3. The third technique was an anchored method based on the patient's perspective. The external anchor was the general question on patient perception of change in comparison to baseline. The threshold RAID score for improvement was determined in three different ways. Firstly the RAID-MCII threshold was determined as the 75th percentile of the distribution of changes in RAID score for patients perceiving a slight or moderate improvement [14]. For this purpose, we considered as a potential threshold the score for which 75% of the patients in the targeted category had a value below this score. The second analysis used the correct classification probabilities [24]. For this purpose, we calculated the sensitivity (percentage of patients with a measured change in RAID score below the threshold for patients considering their condition to be at least slightly or moderately improved) and specificity (percentage of patients with a change in RAID score above the threshold for patients considering their condition to be at least slightly or moderately improved). This was done for a range of possible cutoffs and this was plotted on a graph. The choice of proposed cutoff for this analysis was based on maximal sensitivity and specificity using the graphic representation of correct classification probabilities. The third analysis used the nonparametric ROC curves [23]. The optimal cutoff was determined by minimizing the number of misclassified patients. Such evaluations were performed for the absolute and relative changes after 4 and 12 weeks of etanercept therapy.

Several similar techniques were also used to determine thresholds describing patients with an acceptable status/condition according to the RAID score:

1. Empirical method with thresholds ≤ 1, ≤ 2 and ≤ 3 according to previous proposals in the rheumatology scientific literature.
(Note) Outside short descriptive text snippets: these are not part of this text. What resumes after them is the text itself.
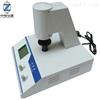 ZY-200台式数显白度测试计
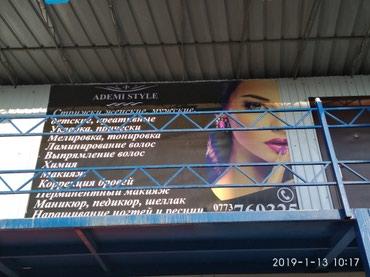 Очень скоро откроется новый салон в Бишкек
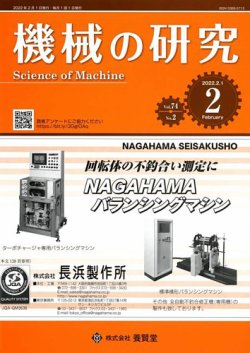 機械の研究 表紙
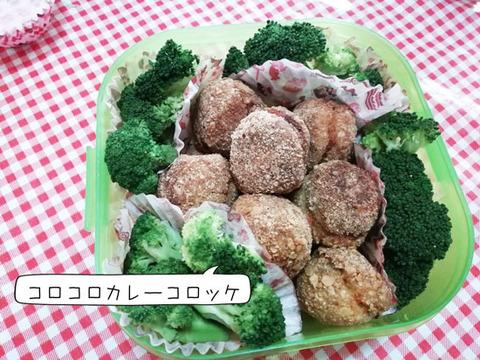 b_comida2019_08_3-6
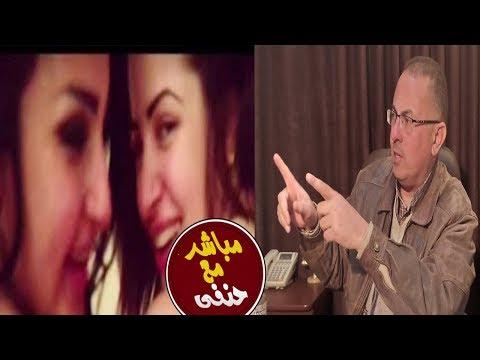 فيديو 'شيماء الحاج ومنى فاروق' وتفاصيل جديده مع حنفى السيد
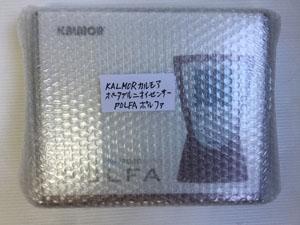 カルモア ポータブルニオイセンサーPOLFA ポルファ 臭気測定器の梱包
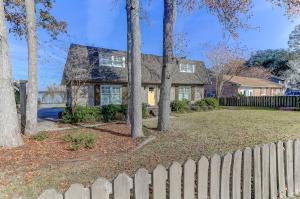 Home for Sale Rock Fish Road, Pimlico, Goose Creek, SC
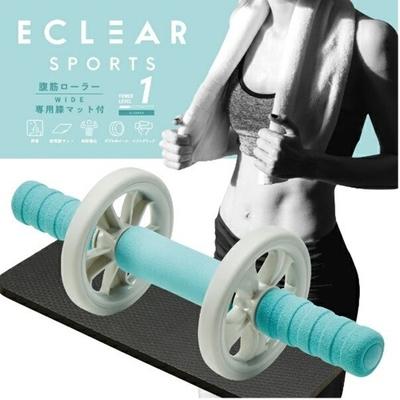 エレコム エクリアスポーツ腹筋ローラー幅広タイプ専用膝マット付 ライトブルー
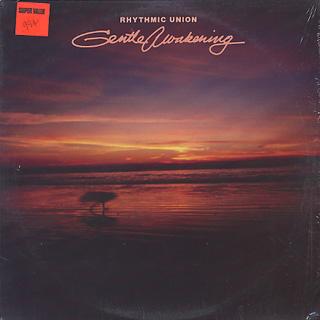 Rhythmic Union / Gentle Awakening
2. The anchored method based on the patient's perspective using, as an external gold standard, the general question about patients' perceptions of their condition during the 48 hours before the visit. The RAID threshold for acceptable status was determined using the three different analyses described for the improvement (for example, the 75th percentile, the correct classification properties and the ROC curve technique), with the patients considering their condition as acceptable used as the gold standard. All analyses were performed after 4 and 12 weeks of etanercept therapy.
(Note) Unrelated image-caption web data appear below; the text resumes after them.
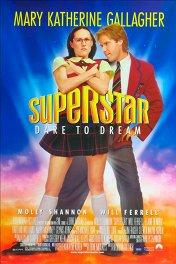 Суперзвезда / Superstar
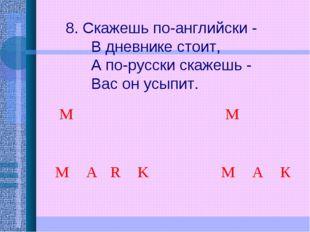 8. Скажешь по-английски -  В дневнике стоит,  А по-русски скажешь -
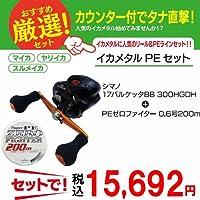 シマノ 17 バルケッタBB 300HGDH イカメタル対応 PEラインセット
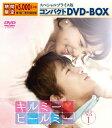キルミー・ヒールミー スペシャルプライス版コンパクトDVD-BOX1<期間限定>/DVD/KEDV-0633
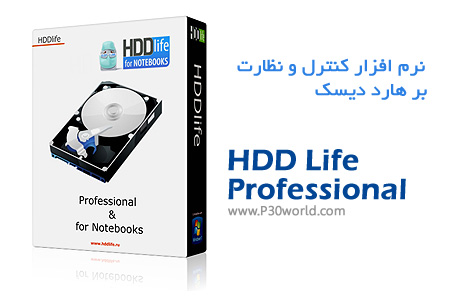 دانلود HDDlife Professional + for Notebooks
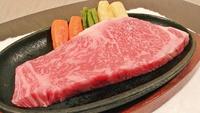 ●上杉膳プラン≪ステーキ≫●米沢牛150g!●霜降りの米沢牛から溢れる肉汁♪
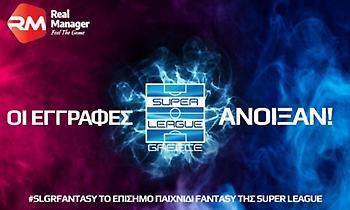 Fantasy Super League: Παίξε μπάλα, δημιούργησε και προπόνησε την ομάδα σου στο επίσημο παιχνίδι!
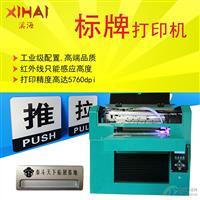 山东标牌平板打印机 印刷标牌机器 标牌定制机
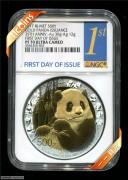 2017年NGC70级熊猫35周年纪念币(30克金币+12克银币)首日金蓝标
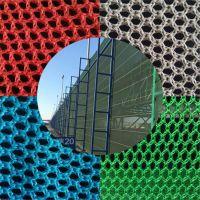 HDPE防风抑尘网,柔性防风抑尘网,绿色防尘网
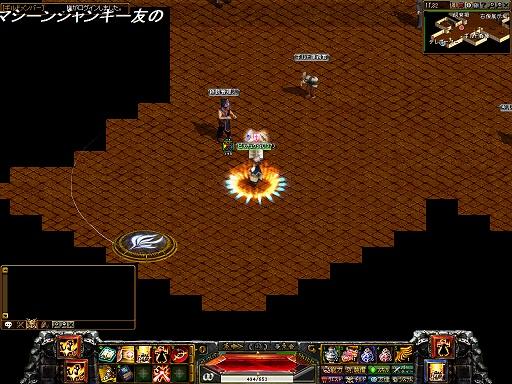 RedStone 13.01.09[01]GHがw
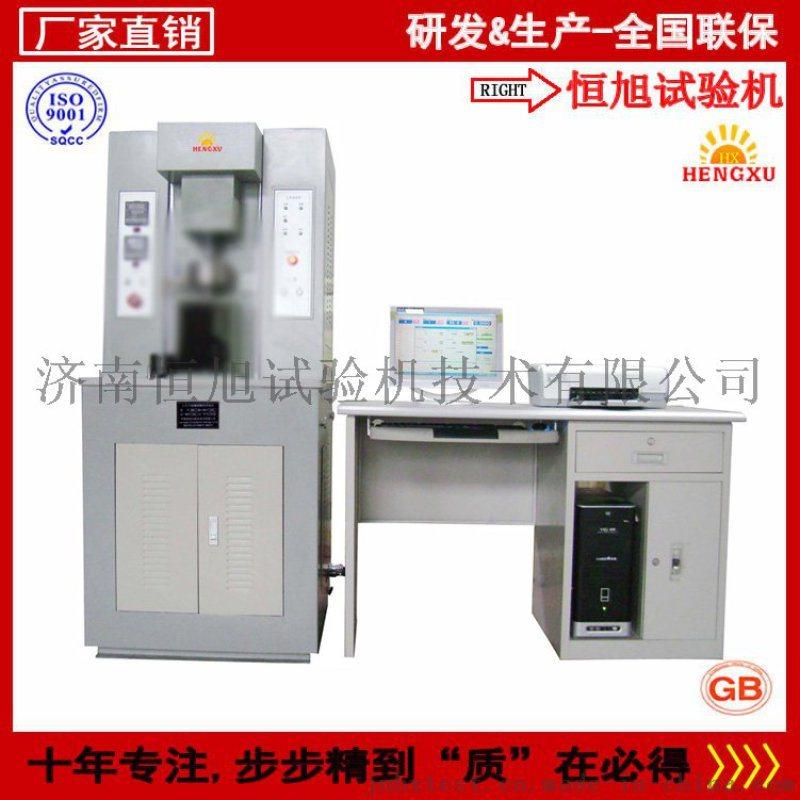工程材料用试验机,恒旭高温端面摩擦试验机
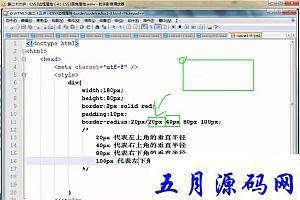 【兄弟连】html5视频教程31讲附源码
We then evaluated the validity of all the proposed thresholds. Two external anchors were chosen for this purpose. The first was the gold standard from the patient's perspective: for each proposed MCII threshold, we calculated the percentage of patients with a change above the threshold and who considered their condition to be at least slightly improved, among all patients who considered their condition to be at least slightly improved (for example, sensitivity) and also the percentage of patients with a change below the threshold and who considered their condition to be either worse, unchanged or only slightly improved, among all patients who considered their condition to be worse, unchanged or only slightly improved (for example, specificity). The positive likelihood ratio (LR) was then calculated. A LR greater than one indicates an increased probability that the targeted disorder is present. In our study, the use of LR was transposed to express performance of the RAID threshold in reflecting patients' perspectives. Higher values are indicative of better-performing thresholds. All analyses were conducted at 4 and 12 weeks after initiation of etanercept therapy.
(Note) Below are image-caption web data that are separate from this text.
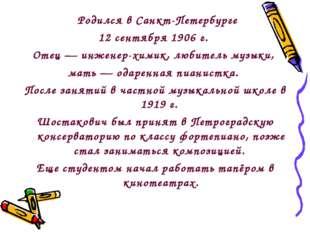 Родился в Санкт-Петербурге 12 сентября1906 г. Отец — инженер-химик, любите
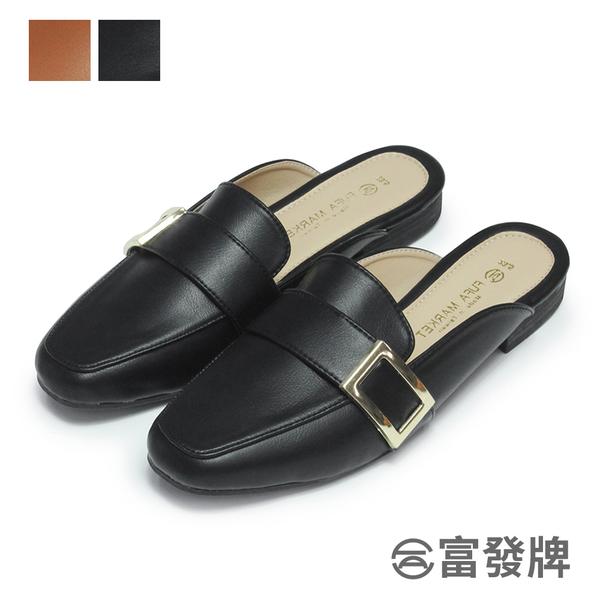 【富發牌】經典優雅方扣穆勒鞋-黑/棕 1DR49
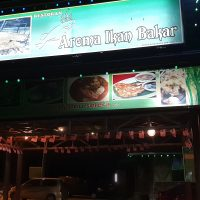 Restoran Aroma Ikan Bakar 1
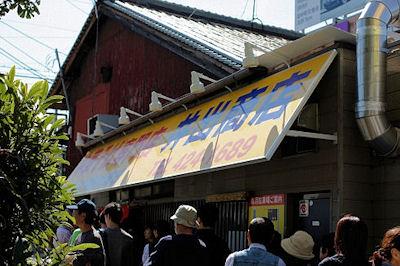 井出商店3
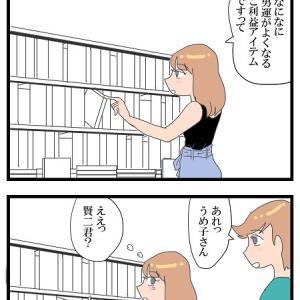 本を読もう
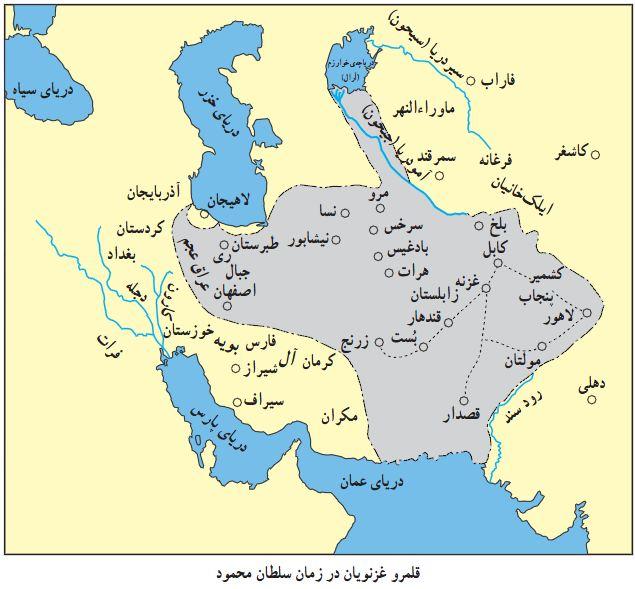 قلمرو غزنویان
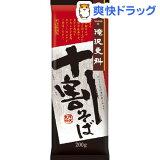 滝沢更科 十割そば(200g)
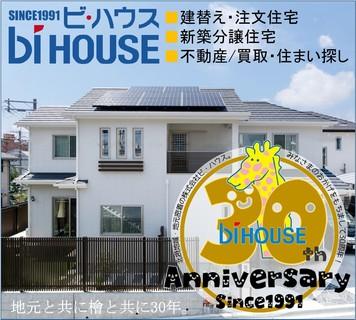 27203株式会社ビ・ハウス / biHOUSE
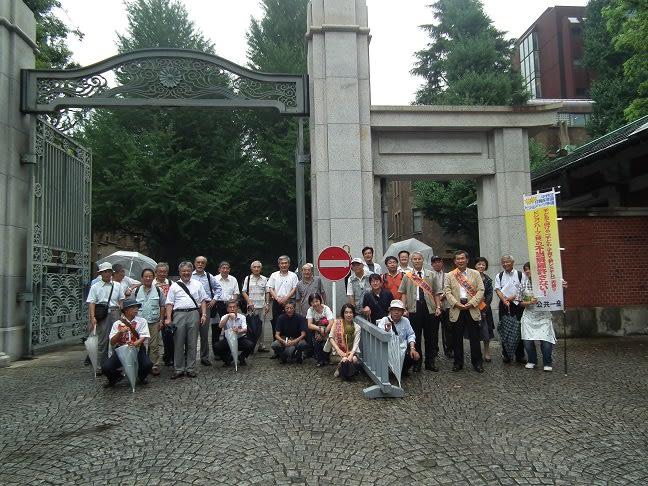 東京労働委員会荒木尚志会長(東...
A similar analysis was conducted to evaluate the validity of the proposed thresholds of the RAID score to define an acceptable status. Here, the gold standard anchor was based on the patient's perspective by analyzing the patients considering (or not) their situation during the last 48 hours as acceptable. The second external anchor used to evaluate the validity of the proposed thresholds was based on the DAS28-ESR. This composite index is considered to be relatively physician-oriented as it comprises one laboratory measure (ESR) and information collected at physical examination (number of swollen and tender joints) as well as a patient-reported outcome (patient's global assessment). Similar analyses (that is, evaluation of positive LR for the different proposed thresholds evaluating the concept of improvement and status) were conducted as described above.

Results

Patients and study course

Of the 120 patients screened, 108 entered the study and received at least one etanercept injection. During the 12 weeks of the trial, one patient was lost to follow-up and ten withdrew because of side effects. The main characteristics of the 108 recruited patients were as follows: age (mean ± SD), 54 ± 13 years; 75% female; 61% ACPA-positive; disease duration, 8 ± 7 years; CRP, 18 ± 30 mg/l, DAS28-ESR, 5.4 ± 0.8.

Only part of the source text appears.